Der Entscheidung des Bundesverfassungsgerichts liegen die Beschwerden von zwei Gefangenen zugrunde, die eine Erhöhung ihres Arbeitsentgelts verlangten. Der eine, zu einer lebenslangen Freiheitstrafe verurteilt, sitzt in Bayern ein, der andere in NRW. Vor den Fachgerichten hatten die Beschwerdeführer keinen Erfolg. Anders beim Bundesverfassungsgericht, das die jeweiligen Vollzugsgesetze, die im Wesentlichen den früheren bundesgesetzlichen Regelungen entsprechen, gekippt hat.
Das Verfassungsgericht geißelt die Vollzugsgesetze der beiden Länder mit der Feststellung, dass diese nicht über ein in sich schlüssiges Resozialisierungskonzept verfügen. Diese Feststellung dürfte darüber hinaus auch für alle übrigen Länder gelten.
In seinem 46-seitigen Urteil und zusammenfassend in einer fünfseitigen Pressemitteilung legt das Verfassungsgericht dar, dass Arbeit im Strafvollzug nur dann ein wirksames Resozialisierungsmittel ist, wenn die geleistete Arbeit eine angemessene Anerkennung findet und was alles bei der Regelung einer angemessenen Vergütungshöhe zu berücksichtigen ist.
Man kann das als eine schallende Ohrfeige gegenüber den Ländern ansehen, man kann sich aber auch die Frage stellen, ob das Bundesverfassungsgericht hier nicht zum ersten Mal eine Kompetenzüberschreitung vornimmt, indem es bis ins Detail vorgibt, was die Legislative zu tun hat. Und wie so oft ist bezieht das Verfassungsgericht seine Erkenntnisse, sowohl was die Grundthese, nämlich das Resozialisierungsgebot des Grundgesetzes als auch daraus ableitend die Vergütungshöhe anbelangt, letztlich allein aus Artikel 1 GG, der Menschenwürde.

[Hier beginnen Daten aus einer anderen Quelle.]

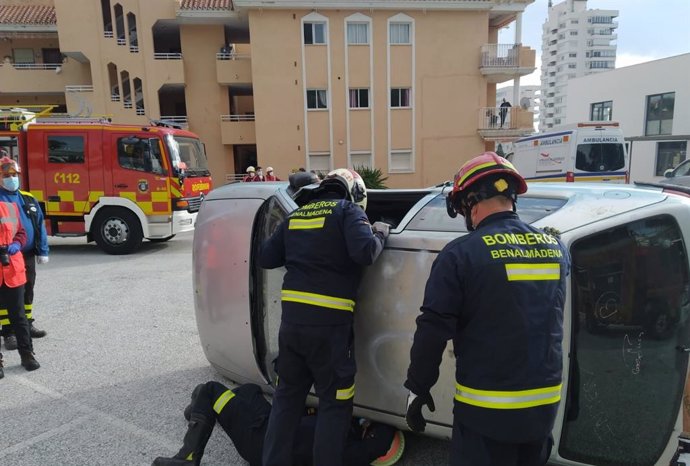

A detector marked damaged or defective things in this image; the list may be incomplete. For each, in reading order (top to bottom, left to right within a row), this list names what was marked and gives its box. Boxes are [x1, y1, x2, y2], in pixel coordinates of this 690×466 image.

overturned silver car [191, 179, 688, 466]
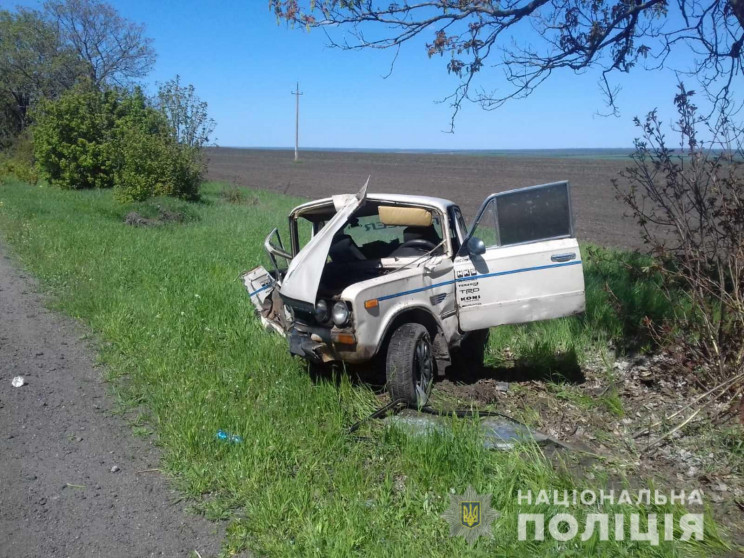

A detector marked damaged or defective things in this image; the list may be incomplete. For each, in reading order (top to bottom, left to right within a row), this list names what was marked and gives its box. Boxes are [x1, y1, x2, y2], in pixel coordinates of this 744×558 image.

crumpled hood [280, 180, 370, 306]
wrecked white car [244, 182, 588, 404]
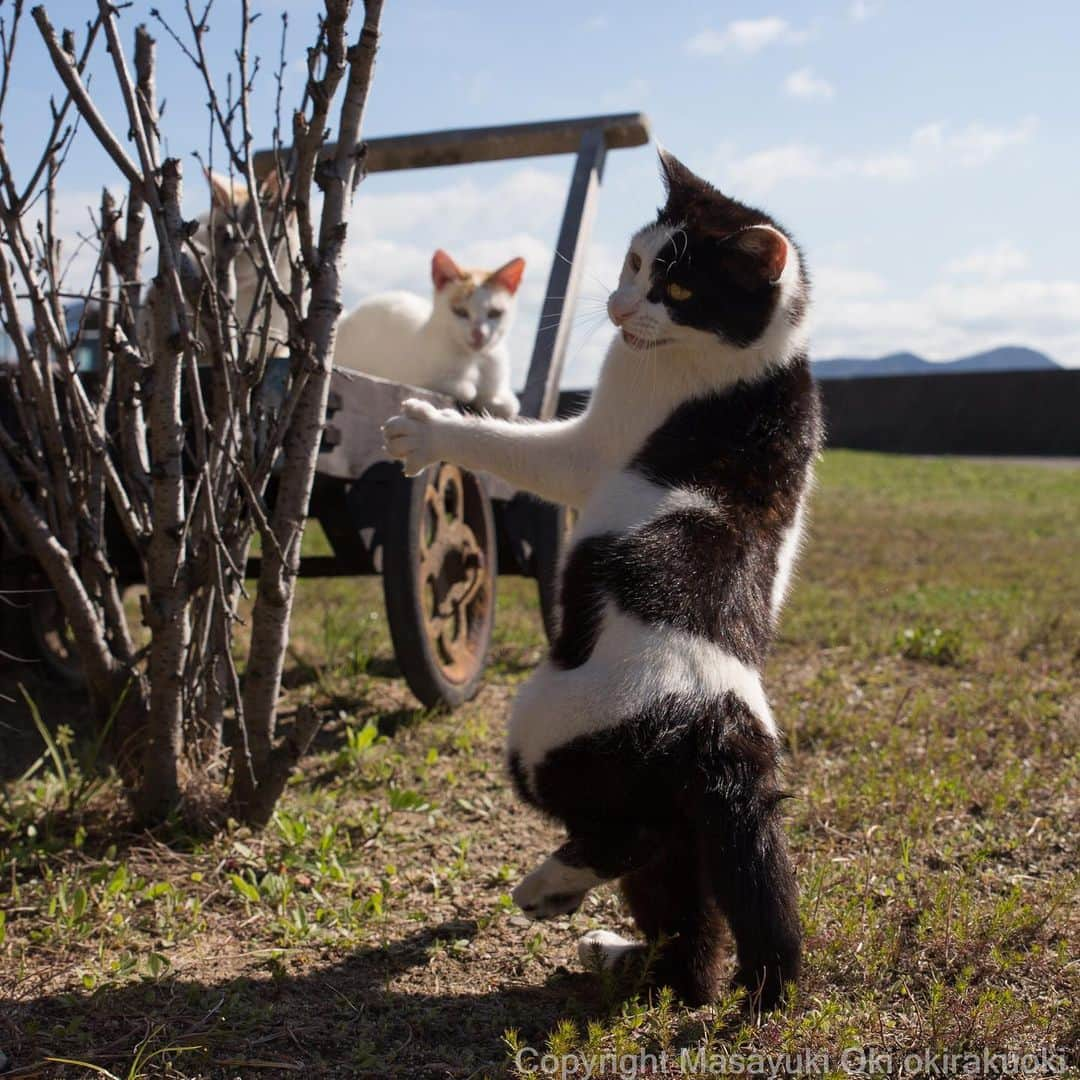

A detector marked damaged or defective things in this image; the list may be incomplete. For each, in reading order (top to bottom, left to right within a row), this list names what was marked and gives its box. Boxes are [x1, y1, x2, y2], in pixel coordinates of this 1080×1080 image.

Hier sind der Auslegung und der Schaffung neuer Ansprüche, mithin der Justizialisierung der Politik keine Grenzen gesetzt. Das Bundesverfassungsgericht ist wie kaum ein anderes Gericht weltweit mit einer einzigartigen Kompetenzfülle und Macht ausgestattet. Ohne eine Selbstbeschränkung droht eine Schieflage zwischen Verfassungsgericht und Legislative. Das Klimaschutzurteil vom 29.4.2021, mit dem das Gericht die 1.5 Grad-Grenze des Pariser Klimaabkommens für verfassungsrechtlich verbindlich erklärt hat, ist ein klassisches Beispiel dafür, wie weit das Verfassungsgericht inzwischen in die Politik vorgerückt ist.
Unabhängig davon, wie man zu dieser Problematik steht, die Landesregierung wird das Urteil umzusetzen haben und genau dies hat die Justizministerin im Rechtsausschuss in Aussicht gestellt. Dies soll, so die Ministerin, vernünftigerweise in Abstimmung mi den anderen Bundesländern geschehen.
Der Antrag der Grünen ist deshalb absolut überflüssig. Er zeigt allerdings, wo die Grünen bei der Fülle unserer Probleme die Schwerpunkte setzen und für wen ihr Herz besonders schlägt, nicht für die Opfer, die bei der ganzen Diskussion keine Rolle spielen, sondern für die Täter.
Deshalb lehnt meine Fraktion eine Einbeziehung der Strafgefangenen in die gesetzliche Rentenversicherung ab. Wir halten diesen Vorschlag für eine völlig falsche Werteentscheidung. Wer es in den Strafvollzug schafft, in der Regel nach etlichen Vorstrafen und Bewährungsverurteilungen, hat die Konsequenzen zu tragen, dass er sich während der Haft nicht in einem Arbeitsverhältnis befindet. Zudem kann in vielen Fällen nicht unterstellt werden, dass der Betroffene in Freiheit arbeiten würde.
Ich frage mich, wie man angesichts der knappen Renten und der drohenden Altersarmut den redlichen Bürgern, die jetzt schon kaum über die Runden kommen, einen solchen Antrag erklären will.